[DOCUMENT TEXT start]

# NCIX.COM ... Legit?



## Tyler (Dec 13, 2004)

So I'm looking for speakers to match my ACD and Powerbook. I go to the Apple Store and fall in love with the Altec Lansing FX6021's. Beautiful, but pricey.

http://store.apple.com/1-800-MY-APP...pTyMK/1.0.0.15.1.0.6.9.9.17.0.1.0.1.1.0.1.0.3

So my friend recommends that I check out NCIX. 

They are apparently selling the same speaker system for more than $100 less.

http://www.ncix.com/search/?QuickSe...in.+Price&maxprice=Max.+Price&SearchSubmit=Go

_____

Anyone dealt with these guys before? Because if they're legit, I am SO buying those speakers


----------



## kloan (Feb 22, 2002)

yeah, they're legit..


----------



## macguy.nielsen (Sep 18, 2004)

Yup that company is legit. I bought my last PC from them, pretty quick service and fast delivery.


----------



## Tyler (Dec 13, 2004)

Thanks for the recommendations guys!

Just bought those speakers. Can't wait!


----------



## zurich (Nov 26, 2004)

And they're in Burnaby, BC, so if you're out of province, you save the PST  (though they encourage you to buy insurance in your shipping...)


----------



## yuwing (Aug 13, 2005)

[DOCUMENT TEXT end]
[LISTING start]

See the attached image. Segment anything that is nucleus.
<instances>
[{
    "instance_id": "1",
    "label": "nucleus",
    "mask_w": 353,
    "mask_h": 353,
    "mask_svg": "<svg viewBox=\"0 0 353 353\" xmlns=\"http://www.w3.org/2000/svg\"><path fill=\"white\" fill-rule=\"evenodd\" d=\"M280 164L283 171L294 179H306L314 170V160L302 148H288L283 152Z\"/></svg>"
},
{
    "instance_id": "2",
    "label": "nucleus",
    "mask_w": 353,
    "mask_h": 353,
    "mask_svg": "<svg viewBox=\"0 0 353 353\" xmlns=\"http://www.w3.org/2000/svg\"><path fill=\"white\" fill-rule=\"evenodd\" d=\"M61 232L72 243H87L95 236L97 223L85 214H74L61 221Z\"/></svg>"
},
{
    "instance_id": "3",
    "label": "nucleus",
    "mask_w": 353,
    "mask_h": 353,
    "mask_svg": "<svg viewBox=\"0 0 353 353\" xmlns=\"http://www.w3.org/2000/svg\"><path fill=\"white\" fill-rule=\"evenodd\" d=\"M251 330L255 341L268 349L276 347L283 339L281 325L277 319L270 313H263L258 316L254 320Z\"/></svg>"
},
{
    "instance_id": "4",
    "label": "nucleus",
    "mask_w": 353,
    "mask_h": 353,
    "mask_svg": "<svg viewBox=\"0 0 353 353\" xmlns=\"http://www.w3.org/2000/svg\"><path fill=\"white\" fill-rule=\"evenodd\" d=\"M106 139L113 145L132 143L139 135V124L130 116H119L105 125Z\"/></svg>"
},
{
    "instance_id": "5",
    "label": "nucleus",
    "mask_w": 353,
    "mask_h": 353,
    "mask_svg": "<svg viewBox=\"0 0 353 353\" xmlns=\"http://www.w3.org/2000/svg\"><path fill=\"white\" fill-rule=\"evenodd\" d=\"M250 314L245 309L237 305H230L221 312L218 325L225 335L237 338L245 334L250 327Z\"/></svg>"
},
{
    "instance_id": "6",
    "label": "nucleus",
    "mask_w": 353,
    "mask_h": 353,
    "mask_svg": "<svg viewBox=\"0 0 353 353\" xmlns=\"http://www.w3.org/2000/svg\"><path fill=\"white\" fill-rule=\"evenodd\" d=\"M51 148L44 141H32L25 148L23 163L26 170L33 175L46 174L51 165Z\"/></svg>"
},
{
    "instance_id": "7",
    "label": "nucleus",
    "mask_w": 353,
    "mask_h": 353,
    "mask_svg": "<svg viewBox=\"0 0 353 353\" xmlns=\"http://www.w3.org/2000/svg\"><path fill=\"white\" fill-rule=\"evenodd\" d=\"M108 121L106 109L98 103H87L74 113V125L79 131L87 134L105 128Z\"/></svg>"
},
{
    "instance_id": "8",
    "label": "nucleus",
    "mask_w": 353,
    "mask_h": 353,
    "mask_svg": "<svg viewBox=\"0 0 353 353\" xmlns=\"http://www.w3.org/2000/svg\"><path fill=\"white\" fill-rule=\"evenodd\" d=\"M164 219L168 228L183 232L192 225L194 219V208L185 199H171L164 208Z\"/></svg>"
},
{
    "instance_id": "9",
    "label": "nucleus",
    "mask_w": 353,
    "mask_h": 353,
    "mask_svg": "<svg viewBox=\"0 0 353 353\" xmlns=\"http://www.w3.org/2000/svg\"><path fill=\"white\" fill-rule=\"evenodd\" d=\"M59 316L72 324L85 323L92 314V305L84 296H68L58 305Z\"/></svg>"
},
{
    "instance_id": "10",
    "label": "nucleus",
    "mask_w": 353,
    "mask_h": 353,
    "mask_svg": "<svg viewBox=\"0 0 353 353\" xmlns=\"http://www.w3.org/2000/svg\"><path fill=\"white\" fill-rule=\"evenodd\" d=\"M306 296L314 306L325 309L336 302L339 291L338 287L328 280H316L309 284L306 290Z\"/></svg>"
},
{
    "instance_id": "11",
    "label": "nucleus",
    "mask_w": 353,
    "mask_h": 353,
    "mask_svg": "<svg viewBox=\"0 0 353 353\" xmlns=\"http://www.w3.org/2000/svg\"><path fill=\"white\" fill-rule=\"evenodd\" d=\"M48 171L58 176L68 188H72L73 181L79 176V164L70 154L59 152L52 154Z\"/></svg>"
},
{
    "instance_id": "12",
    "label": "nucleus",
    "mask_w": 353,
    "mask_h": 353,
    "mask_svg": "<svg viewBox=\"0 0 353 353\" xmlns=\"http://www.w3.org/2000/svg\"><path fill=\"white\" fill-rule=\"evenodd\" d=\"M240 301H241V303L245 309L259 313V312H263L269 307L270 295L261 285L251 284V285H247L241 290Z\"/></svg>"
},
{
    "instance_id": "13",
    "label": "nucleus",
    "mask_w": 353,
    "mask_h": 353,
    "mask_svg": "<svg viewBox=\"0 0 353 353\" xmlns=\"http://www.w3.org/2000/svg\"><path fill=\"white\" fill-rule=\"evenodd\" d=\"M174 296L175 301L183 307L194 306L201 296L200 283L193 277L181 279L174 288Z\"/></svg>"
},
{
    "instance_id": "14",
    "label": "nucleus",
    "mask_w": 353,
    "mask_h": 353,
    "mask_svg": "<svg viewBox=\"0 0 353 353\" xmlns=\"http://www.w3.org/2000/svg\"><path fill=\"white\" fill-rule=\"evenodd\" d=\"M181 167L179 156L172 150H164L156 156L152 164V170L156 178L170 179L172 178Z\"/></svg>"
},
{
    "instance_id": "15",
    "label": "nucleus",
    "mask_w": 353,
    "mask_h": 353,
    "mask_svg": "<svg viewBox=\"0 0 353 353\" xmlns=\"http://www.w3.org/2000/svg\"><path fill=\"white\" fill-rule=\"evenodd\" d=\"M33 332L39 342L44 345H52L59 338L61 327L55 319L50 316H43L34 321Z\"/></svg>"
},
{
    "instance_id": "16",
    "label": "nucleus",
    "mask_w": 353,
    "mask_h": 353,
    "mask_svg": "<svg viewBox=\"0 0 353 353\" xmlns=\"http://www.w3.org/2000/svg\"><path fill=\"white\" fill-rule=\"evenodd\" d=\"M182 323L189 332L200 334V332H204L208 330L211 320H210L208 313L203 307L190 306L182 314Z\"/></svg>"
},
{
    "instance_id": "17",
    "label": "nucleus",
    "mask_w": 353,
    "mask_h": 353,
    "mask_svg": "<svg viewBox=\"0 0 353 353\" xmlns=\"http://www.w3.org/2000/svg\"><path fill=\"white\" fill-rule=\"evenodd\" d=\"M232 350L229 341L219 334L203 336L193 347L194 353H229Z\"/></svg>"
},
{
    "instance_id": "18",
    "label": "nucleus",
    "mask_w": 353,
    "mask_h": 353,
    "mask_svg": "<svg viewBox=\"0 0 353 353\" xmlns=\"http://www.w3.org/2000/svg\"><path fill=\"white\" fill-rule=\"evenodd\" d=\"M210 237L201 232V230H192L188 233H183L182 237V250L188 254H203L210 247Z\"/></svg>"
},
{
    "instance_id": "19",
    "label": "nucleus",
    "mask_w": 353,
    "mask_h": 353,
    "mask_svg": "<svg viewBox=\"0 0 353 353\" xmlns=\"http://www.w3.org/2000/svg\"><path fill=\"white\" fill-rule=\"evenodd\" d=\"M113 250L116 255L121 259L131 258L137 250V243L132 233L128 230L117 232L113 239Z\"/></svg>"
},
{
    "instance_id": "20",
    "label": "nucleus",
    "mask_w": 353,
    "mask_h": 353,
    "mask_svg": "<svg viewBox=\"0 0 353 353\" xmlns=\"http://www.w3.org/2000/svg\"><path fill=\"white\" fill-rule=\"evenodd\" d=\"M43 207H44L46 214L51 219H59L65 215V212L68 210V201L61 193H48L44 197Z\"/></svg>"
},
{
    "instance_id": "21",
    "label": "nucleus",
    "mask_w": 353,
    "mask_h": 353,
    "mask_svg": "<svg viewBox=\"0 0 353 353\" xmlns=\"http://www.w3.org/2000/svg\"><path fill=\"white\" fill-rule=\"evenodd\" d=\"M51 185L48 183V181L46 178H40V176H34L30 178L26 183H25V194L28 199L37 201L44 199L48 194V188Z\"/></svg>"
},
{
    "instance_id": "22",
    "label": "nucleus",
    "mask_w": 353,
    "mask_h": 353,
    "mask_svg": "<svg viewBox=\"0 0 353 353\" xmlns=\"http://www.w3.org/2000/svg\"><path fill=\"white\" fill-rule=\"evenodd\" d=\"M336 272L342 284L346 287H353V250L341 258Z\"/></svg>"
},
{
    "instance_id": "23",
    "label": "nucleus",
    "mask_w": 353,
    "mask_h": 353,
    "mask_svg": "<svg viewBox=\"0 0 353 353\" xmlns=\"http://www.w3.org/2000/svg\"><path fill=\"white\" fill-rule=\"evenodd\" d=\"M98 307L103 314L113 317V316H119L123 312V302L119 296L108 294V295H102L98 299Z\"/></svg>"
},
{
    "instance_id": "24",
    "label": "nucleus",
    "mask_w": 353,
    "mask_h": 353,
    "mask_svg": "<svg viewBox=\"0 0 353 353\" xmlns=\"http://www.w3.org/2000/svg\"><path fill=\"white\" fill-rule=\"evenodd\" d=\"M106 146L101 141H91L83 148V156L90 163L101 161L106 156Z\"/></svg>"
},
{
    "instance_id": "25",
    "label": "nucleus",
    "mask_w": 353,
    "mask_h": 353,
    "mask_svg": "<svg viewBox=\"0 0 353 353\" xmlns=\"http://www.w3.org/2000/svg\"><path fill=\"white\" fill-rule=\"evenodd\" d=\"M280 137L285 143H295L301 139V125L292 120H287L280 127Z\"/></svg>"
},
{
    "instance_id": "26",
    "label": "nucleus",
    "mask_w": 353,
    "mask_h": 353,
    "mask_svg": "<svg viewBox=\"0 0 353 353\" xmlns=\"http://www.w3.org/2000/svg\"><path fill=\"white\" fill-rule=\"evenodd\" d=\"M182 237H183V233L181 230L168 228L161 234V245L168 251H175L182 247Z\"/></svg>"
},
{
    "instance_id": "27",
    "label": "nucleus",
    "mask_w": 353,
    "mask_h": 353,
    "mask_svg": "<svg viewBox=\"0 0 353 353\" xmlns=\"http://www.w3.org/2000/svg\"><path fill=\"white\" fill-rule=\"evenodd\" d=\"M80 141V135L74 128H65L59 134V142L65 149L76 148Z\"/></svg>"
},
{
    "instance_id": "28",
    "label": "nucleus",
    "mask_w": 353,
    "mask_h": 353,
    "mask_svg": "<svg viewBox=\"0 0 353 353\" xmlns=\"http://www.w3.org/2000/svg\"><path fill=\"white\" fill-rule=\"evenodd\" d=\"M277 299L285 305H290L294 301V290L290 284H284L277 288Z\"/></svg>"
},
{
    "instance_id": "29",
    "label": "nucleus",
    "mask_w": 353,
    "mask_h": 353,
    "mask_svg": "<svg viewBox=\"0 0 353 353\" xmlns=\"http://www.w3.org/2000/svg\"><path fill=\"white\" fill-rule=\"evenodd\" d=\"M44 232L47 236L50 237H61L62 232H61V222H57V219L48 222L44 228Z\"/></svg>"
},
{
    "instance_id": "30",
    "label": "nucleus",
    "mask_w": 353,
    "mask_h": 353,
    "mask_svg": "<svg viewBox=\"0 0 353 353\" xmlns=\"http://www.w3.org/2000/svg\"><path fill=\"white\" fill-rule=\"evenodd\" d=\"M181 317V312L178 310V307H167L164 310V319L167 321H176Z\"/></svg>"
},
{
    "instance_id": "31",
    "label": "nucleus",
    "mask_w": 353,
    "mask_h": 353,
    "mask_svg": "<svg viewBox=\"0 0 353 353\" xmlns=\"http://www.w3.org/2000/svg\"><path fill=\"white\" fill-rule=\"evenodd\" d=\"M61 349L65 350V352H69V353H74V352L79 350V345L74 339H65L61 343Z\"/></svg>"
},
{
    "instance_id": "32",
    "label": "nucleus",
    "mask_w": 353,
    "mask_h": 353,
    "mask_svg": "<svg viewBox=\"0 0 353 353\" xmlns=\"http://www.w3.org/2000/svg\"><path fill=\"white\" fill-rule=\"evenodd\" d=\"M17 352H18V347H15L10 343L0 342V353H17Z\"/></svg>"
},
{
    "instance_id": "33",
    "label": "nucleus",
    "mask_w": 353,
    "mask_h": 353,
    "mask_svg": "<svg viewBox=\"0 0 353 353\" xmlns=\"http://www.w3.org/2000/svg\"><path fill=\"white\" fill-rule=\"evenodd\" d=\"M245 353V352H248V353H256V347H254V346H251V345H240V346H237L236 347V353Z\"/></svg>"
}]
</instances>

[LISTING end]

*EXERCISE GOAL*. Carry on the NCIX forum thread above from the point where it stops.

*WRITTEN RESPONSE*.
brought from them ebfore for cheap motherboard/sempron2600/cpufan combo.

good packaging, lots of airpacks to reduce damage. few days delivery. good company i say

save PST = good


----------



## dona83 (Jun 26, 2005)

I buy from there all the time. Their profit and overhead markup on products like most other mom and pop computer stores is very low. They are higher than more other stores being a more established business but most of the stuff they sell is still OEM stuff. They buy this stuff for cheap because they make their own PCs, and they usually pass the savings on to the customers. I've always bought my PCs from these mom and pop shops. They'll customize your PC right down to the type of heat sink you want for the CPU and that's why a lot of computer literate people will save money and get the system they really want and go to these shops.


----------



## jonmon (Feb 15, 2002)

another recommendation for them
bought my 1 gb stick from them
fast shipped and saved on a tax


----------



## ernestworthing (Jun 10, 2004)

But since the OP from Vancouver, he doesn't get to save on PST.

I have to give a thumbs up to NCIX too.... it's far better than Canada Computers.
I bought a hard drive and enclosure from them, and specified standard shipping. Because I was a first time customer, they upgraded it to expedited, and I got my stuff in 2 days via Puralator. 

Packaging was immaculate.


----------



## Tyler (Dec 13, 2004)

Yeah - I'm actually just going to pick up the package at their Vancouver store. Glad to hear they are well recommended. I may have to pick up a gig of RAM for my Pbook there too!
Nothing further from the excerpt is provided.